Inspiration

RLMs are an elegant solution to the problem of context rot that let LLMs easily scale to millions of tokens, basically for free. Monolith lets you take advantage of RLMs for coding agents by giving each repo its own single chat history across devs working on the repo. This gives the agent a native understanding of your previous sessions and insights, such as design decisions, from other devs' sessions without you doing anything.

What it does

Monolith is implemented as a plugin to any coding agent that supports MCP tooling, which allows it to query and interact with the shared context via the RLM harness described in the original paper. One context, run everywhere.

How we built it

We used a couple of key technologies:

  • Modal serverless functions
  • Modal sandboxes
  • Modal volumes
  • OpenAI API
  • Cloudflare Workers & Containers

For some quick background, the RLM paradigm exposes the context as an object in a REPL environment for the root LM to interact with and inspect with sub-LMs to avoid polluting the main context. We implement the root LM with a Modal serverless function, which can provision sandboxes for the sub-LMs to do analysis on chunks of the context. The context is exposed as a file system in a Modal volume, which is mounted to all sandboxes.

Challenges we ran into

Existing RLM implementations are very barebones, so we had to do a lot of engineering to make things work in the cloud on Modal. Designing the system was also an interesting problem. Initially, we wanted to store the monocontext in object storage (S3), however, we found that this was not a good primitive for slice and append heavy workloads, which is what our use case demanded.

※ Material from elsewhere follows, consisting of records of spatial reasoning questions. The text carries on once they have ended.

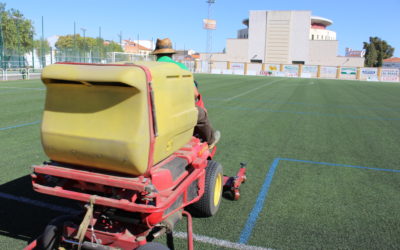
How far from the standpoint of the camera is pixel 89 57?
3562cm

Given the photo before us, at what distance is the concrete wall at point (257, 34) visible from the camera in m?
76.6

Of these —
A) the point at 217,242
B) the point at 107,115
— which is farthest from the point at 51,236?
the point at 217,242

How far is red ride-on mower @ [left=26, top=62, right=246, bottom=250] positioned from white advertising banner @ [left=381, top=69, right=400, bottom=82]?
2282 inches

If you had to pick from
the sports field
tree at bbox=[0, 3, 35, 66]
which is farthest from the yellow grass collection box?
tree at bbox=[0, 3, 35, 66]

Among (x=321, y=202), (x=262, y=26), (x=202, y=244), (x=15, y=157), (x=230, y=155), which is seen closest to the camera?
(x=202, y=244)

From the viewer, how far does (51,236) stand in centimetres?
301

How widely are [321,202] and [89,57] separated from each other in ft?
113

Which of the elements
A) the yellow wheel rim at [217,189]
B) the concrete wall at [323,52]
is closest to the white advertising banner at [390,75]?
the concrete wall at [323,52]

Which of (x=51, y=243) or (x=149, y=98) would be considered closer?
(x=149, y=98)

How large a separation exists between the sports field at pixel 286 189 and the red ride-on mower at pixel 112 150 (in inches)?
33.6

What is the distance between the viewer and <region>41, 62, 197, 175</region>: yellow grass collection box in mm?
2594

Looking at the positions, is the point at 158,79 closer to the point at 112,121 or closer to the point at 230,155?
the point at 112,121

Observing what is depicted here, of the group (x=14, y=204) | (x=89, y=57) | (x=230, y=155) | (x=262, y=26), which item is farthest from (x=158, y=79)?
(x=262, y=26)

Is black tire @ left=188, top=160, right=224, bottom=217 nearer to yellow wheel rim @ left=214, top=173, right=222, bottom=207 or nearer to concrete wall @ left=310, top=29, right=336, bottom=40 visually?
yellow wheel rim @ left=214, top=173, right=222, bottom=207
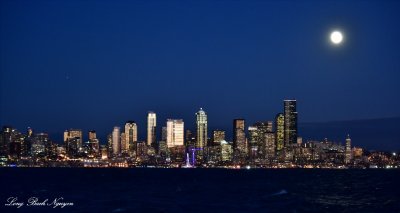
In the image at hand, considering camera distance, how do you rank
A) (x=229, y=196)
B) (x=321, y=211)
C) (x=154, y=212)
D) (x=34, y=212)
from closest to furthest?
(x=34, y=212) < (x=154, y=212) < (x=321, y=211) < (x=229, y=196)

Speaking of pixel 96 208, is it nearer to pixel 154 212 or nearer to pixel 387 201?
pixel 154 212

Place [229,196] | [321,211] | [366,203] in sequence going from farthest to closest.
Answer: [229,196] → [366,203] → [321,211]

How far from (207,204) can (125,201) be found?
1260 centimetres

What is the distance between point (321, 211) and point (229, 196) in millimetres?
27975

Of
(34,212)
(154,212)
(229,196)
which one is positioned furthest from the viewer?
(229,196)

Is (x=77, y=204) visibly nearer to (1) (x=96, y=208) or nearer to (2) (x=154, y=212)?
(1) (x=96, y=208)

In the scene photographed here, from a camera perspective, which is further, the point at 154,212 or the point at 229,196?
the point at 229,196

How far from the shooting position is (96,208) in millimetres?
87500

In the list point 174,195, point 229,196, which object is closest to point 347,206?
point 229,196

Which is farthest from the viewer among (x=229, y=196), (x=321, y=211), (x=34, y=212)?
(x=229, y=196)

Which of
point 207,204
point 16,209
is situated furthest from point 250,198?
point 16,209

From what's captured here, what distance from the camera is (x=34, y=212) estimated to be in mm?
79188

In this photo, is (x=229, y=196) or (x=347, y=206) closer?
(x=347, y=206)

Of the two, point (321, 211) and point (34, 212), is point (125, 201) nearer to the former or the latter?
point (34, 212)
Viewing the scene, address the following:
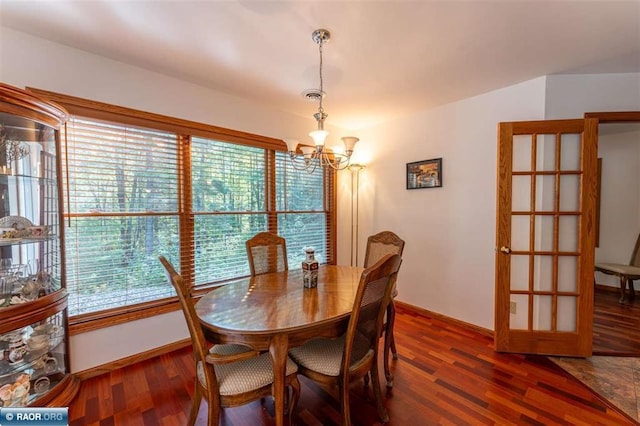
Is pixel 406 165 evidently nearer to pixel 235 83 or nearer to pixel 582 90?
pixel 582 90

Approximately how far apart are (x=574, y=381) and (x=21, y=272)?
4011 mm

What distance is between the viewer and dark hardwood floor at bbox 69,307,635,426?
1.72 meters

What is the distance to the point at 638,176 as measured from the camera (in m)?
3.90

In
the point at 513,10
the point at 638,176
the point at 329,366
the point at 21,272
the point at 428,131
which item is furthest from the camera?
the point at 638,176

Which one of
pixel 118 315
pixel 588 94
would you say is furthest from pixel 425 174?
pixel 118 315

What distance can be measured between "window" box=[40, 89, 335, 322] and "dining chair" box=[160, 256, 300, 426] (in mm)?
1307

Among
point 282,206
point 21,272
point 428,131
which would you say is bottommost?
point 21,272

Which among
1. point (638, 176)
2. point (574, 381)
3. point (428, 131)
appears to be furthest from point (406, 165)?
point (638, 176)

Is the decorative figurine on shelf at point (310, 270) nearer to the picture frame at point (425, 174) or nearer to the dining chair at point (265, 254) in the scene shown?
the dining chair at point (265, 254)

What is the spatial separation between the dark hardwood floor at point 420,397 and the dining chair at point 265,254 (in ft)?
3.21

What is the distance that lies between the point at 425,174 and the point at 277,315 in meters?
2.60

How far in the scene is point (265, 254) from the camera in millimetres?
2588
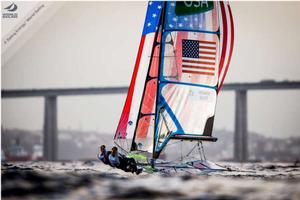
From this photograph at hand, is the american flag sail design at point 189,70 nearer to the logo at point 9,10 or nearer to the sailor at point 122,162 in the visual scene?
→ the sailor at point 122,162

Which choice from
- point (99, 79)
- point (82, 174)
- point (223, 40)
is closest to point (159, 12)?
point (223, 40)

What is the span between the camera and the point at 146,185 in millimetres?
9906

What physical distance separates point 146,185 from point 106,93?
1.67m

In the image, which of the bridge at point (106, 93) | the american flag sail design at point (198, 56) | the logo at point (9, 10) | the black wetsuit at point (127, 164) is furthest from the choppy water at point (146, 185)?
the logo at point (9, 10)

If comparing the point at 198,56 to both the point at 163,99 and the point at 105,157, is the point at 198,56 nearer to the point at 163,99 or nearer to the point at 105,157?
the point at 163,99

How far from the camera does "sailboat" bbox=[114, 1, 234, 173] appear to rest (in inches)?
387

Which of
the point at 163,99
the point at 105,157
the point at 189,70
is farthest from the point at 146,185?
the point at 189,70

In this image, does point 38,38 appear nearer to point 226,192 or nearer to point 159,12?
point 159,12

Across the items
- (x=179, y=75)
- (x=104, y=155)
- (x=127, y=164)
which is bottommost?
(x=127, y=164)

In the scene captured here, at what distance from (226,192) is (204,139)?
715mm

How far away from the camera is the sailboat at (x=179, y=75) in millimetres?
9836

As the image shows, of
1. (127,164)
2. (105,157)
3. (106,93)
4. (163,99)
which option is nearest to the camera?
(163,99)

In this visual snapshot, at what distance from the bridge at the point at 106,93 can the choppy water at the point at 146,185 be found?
1.07 metres

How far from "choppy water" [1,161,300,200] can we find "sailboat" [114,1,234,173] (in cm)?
26
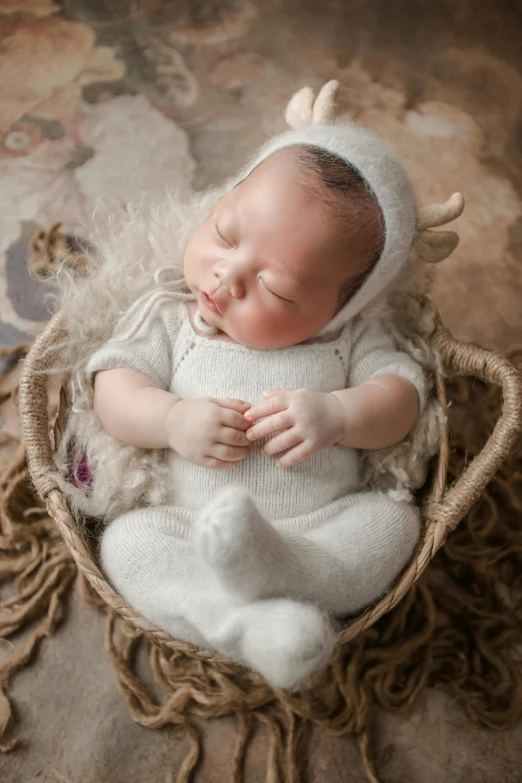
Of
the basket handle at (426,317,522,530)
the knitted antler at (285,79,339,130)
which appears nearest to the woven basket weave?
the basket handle at (426,317,522,530)

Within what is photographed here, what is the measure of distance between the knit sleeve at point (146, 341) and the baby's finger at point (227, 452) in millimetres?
164

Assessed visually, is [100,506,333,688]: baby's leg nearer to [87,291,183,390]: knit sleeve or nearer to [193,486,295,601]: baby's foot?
[193,486,295,601]: baby's foot

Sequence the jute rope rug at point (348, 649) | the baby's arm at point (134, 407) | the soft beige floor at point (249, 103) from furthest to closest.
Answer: the soft beige floor at point (249, 103) → the jute rope rug at point (348, 649) → the baby's arm at point (134, 407)

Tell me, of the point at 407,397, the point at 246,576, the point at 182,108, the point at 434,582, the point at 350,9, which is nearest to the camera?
the point at 246,576

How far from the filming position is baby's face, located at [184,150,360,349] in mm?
830

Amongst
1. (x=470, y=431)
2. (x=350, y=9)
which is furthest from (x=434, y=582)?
(x=350, y=9)

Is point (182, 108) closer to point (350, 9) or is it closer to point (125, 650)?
point (350, 9)

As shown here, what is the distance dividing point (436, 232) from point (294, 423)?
0.35 metres

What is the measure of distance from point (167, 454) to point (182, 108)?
0.95 meters

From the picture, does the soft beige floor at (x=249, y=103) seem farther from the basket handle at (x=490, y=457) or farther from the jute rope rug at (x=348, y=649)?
the basket handle at (x=490, y=457)

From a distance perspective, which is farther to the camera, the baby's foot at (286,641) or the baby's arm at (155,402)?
the baby's arm at (155,402)

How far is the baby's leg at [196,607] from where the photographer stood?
689 mm

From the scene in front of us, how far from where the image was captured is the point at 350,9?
5.80 feet

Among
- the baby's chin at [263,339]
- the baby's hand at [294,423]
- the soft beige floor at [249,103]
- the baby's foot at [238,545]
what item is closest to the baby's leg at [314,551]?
the baby's foot at [238,545]
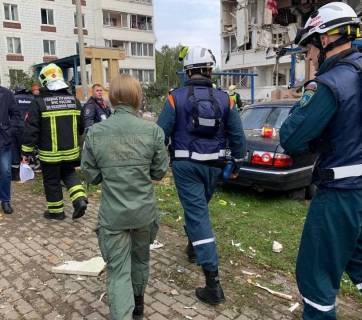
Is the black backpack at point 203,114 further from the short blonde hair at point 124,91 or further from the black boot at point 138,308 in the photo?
the black boot at point 138,308

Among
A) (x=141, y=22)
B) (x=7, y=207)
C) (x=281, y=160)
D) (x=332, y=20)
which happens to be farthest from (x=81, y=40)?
(x=141, y=22)

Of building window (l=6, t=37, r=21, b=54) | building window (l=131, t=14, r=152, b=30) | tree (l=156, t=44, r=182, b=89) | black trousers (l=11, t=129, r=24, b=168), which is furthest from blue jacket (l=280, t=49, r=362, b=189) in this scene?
tree (l=156, t=44, r=182, b=89)

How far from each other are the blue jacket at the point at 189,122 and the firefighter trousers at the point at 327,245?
1200 millimetres

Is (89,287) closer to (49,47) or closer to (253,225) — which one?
(253,225)

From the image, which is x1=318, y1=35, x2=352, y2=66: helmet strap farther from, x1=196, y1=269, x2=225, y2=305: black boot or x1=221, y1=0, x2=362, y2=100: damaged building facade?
x1=221, y1=0, x2=362, y2=100: damaged building facade

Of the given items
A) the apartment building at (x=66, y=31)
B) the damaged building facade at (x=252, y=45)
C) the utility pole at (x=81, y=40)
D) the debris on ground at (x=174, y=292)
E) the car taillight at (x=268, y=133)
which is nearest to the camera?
the debris on ground at (x=174, y=292)

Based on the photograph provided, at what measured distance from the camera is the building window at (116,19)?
43969mm

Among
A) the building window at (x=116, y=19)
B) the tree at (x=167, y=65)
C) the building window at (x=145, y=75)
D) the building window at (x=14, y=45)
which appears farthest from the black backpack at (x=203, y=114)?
the tree at (x=167, y=65)

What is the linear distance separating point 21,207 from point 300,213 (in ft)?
13.9

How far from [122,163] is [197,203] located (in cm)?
99

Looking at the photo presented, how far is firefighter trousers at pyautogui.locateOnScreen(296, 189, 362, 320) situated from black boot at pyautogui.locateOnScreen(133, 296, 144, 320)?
1.27 metres

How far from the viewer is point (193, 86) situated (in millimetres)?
3678

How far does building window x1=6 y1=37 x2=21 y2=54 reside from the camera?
36.2 meters

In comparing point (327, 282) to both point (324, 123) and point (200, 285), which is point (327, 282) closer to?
point (324, 123)
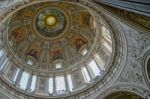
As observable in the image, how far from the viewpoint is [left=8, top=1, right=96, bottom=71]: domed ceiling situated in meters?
24.6

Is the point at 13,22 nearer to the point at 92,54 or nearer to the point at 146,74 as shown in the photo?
the point at 92,54

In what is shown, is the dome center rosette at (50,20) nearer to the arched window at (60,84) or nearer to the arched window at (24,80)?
the arched window at (60,84)

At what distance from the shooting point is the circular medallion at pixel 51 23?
2698 centimetres

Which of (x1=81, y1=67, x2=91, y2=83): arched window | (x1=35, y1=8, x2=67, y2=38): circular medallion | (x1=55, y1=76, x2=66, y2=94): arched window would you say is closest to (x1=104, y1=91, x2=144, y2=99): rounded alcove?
(x1=81, y1=67, x2=91, y2=83): arched window

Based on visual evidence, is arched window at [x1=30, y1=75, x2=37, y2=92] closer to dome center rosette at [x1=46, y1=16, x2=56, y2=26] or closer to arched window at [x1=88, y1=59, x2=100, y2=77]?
arched window at [x1=88, y1=59, x2=100, y2=77]

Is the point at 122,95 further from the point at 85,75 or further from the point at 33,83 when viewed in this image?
the point at 33,83

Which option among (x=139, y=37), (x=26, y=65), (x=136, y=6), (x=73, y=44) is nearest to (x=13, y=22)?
(x=26, y=65)

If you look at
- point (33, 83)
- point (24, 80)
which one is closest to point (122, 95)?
point (33, 83)

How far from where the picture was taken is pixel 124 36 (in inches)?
641

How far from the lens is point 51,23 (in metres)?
27.9

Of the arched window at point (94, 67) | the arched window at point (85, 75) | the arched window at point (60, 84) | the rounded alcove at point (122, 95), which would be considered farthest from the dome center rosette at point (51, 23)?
the rounded alcove at point (122, 95)

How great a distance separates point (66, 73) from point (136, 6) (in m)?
16.3

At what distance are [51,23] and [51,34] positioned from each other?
124 cm

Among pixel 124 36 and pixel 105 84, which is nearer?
pixel 124 36
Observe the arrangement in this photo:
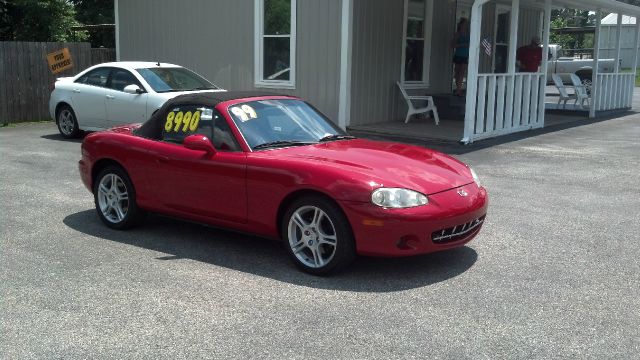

Accomplishments that we're proud of

Getting the whole thing to actually work by 4 am-ish.

What we learned

A lot about designing systems, agentic harnesses (this is what the "RLM" is at the end of the day), and Modal.

What's next for Monolith

We don't know if this is THE way to implement a massive mutable shared context, maybe the best implementations just converge to some kind of database. However, we think it is an interesting idea that has potential. We envision Monolith eventually incorporating git history (commit messages, PR comments, etc.) into the context and having the option of automatic initialization of Monolith into GitHub repos.